Let's review the cities.
1. Sioux Falls, South Dakota, Cold, with a capital C.
2. Rapid City, South Dakota, Cold, with a capital C.
3. Idaho Falls, Idaho, Cold, with a lower case c.
4. Bismarck, North Dakota, Colder than the first three.
5. Houma, Louisiana, Houma in Mobilian means Red. As in redneck.
6. Morgantown, West Virginia, It's WEST Virginia good news here is it's only 2 hours from civilization if you want to leave.
7. Logan, Utah, they don't call them the Rocky Mountain Taliban for nothing.
8. Fargo, North Dakota, Good movie, lousy weather.
9. Casper, Wyoming, I hear it's nice here.
10. Billings, Montana, I know it's nice here.
11. Ames, Iowa, Iowa....nuf said.
12. Lafayette, Louisiana, see Houma.
13. Midland, Texas, if it smells anything like Amarillo just say no.
14. Iowa City, Iowa, Iowa...
15. Lincoln, Nebraska, How many people really want a job driving a GPS guided combine 14 hours a day?
16. Portsmouth, New Hampshire, never been there I think its cold.
17. Great Falls, Montana, nice town.
18. Charlestown, West Virginia, See Morgantown above.
19. Des Moines, Iowa, If your state is on this list three times people must be seriously bailing out.
20. Missoula, Montana, I actually LIKED this town enough to consider moving there. So no dissing allowed.
21. Salt Lake City, Utah, Seriously it's Utah.
22. Provo, Utah, again....Utah.
23. Odessa, Texas, More of the same check the smell.
24. Pocatello, Idaho, Way up there. You can see Canada from your house!
25. Sioux City, Iowa, Congrats Iowa made it on the list 4 times. In their defense I hear they have great schools.

Did you know?

Did you know there are always an odd number of Smarties in each package?

Meet Obama's fun squad

CHICAGO – With the economy in crisis, President-elect Barack Obama pledged Monday to honor the commitments the outgoing Bush administration has made to rescue financial markets and urged the new, incoming Congress to pass a major stimulus package "right away" to restore growth and create jobs.

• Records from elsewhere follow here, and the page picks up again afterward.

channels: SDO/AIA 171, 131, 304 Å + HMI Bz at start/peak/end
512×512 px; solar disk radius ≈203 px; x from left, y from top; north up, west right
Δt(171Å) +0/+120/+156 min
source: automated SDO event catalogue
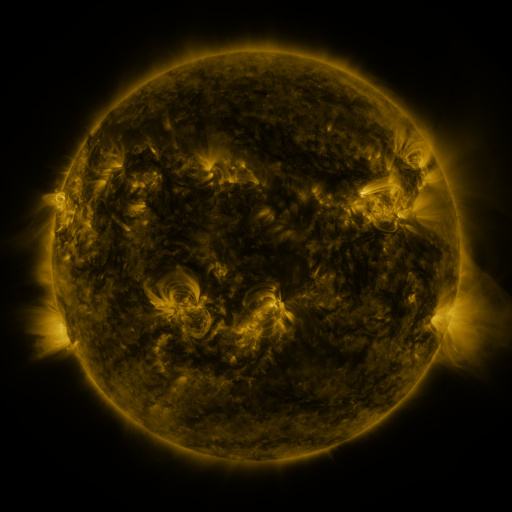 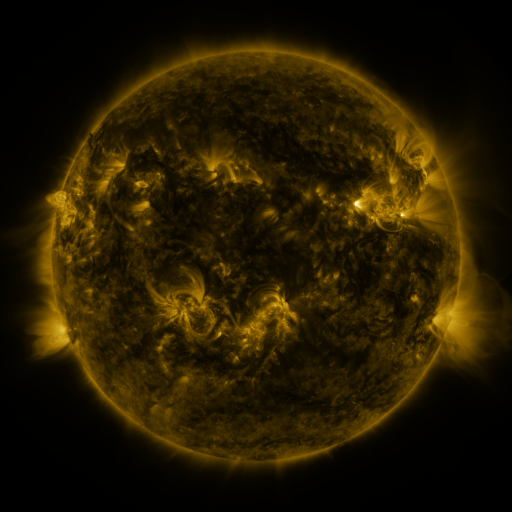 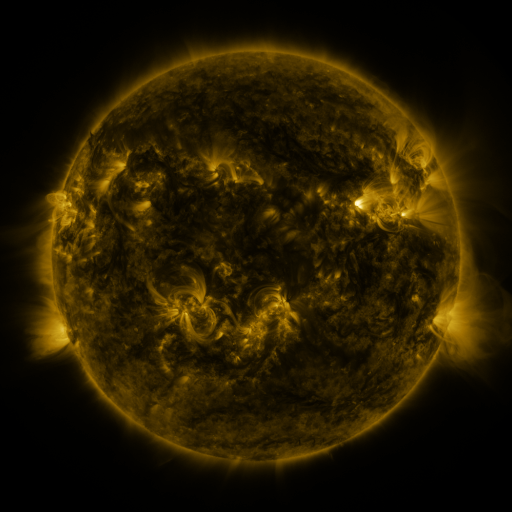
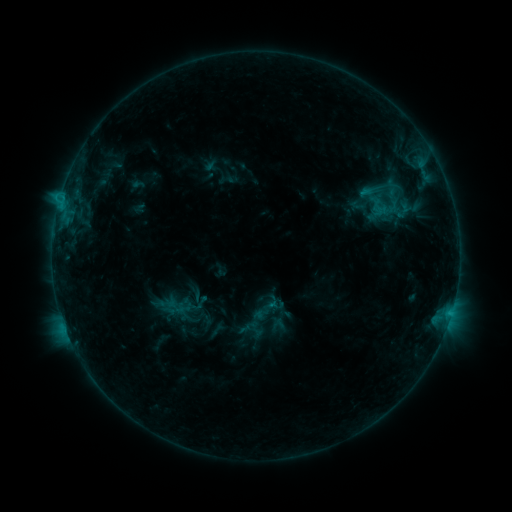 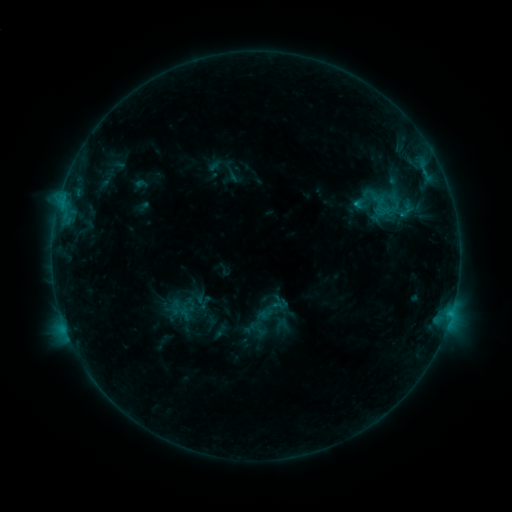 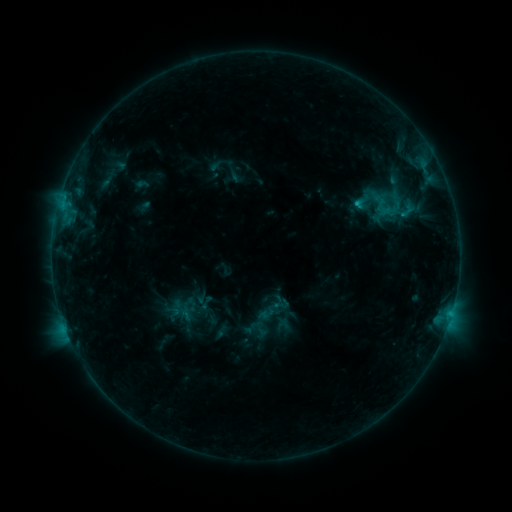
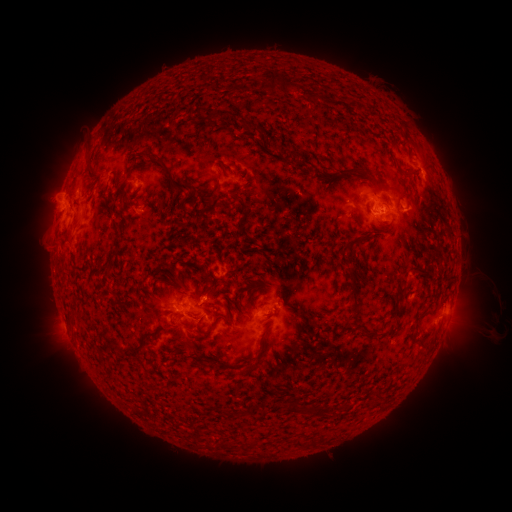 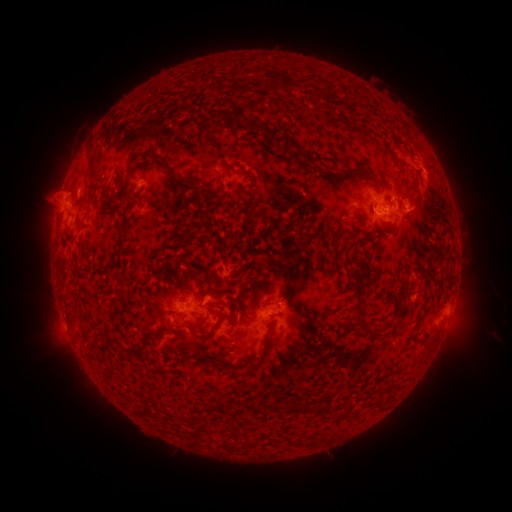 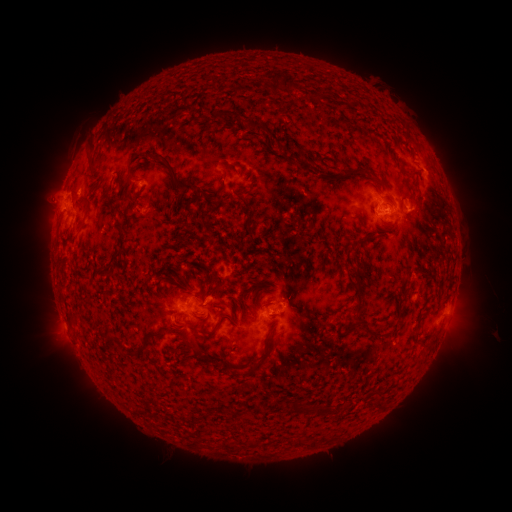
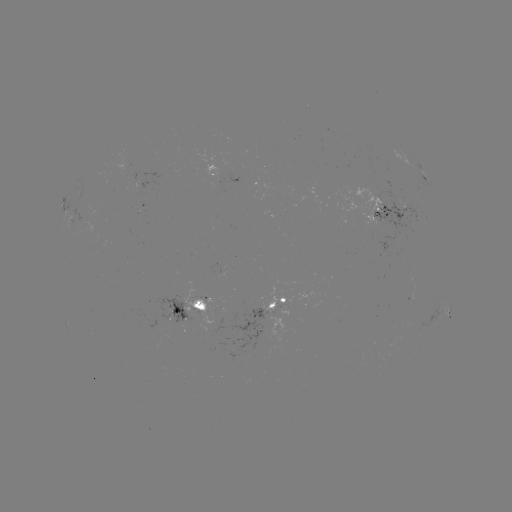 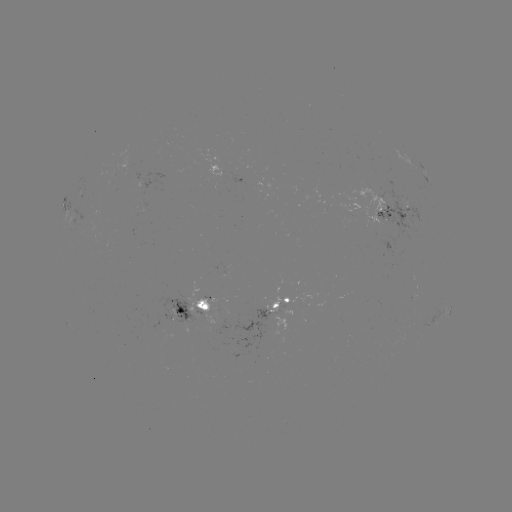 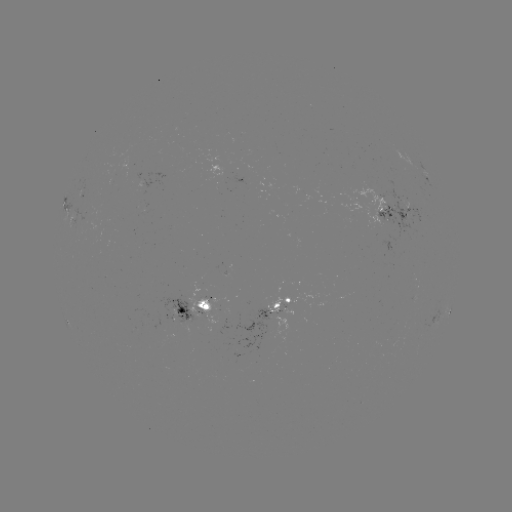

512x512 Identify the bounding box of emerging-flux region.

The president-elect introduced the top economic advisers for his new administration, beginning with New York Federal Reserve President Tim Geithner to be his treasury secretary. Geithner, 47, is a veteran of financial crises at home and overseas and has worked closely with the Bush administration in recent months.

Obama chose Lawrence Summers as director of his National Economic Council. Summers was treasury secretary under former President Bill Clinton.

Obama said his newly minted economic team offered "sound judgment and fresh thinking" at a time of economic peril.

You mean to tell me they count financial crises at home in there consideration for the job? Sweet, I should have applied I've been screwing up my finances at home since I was an adult.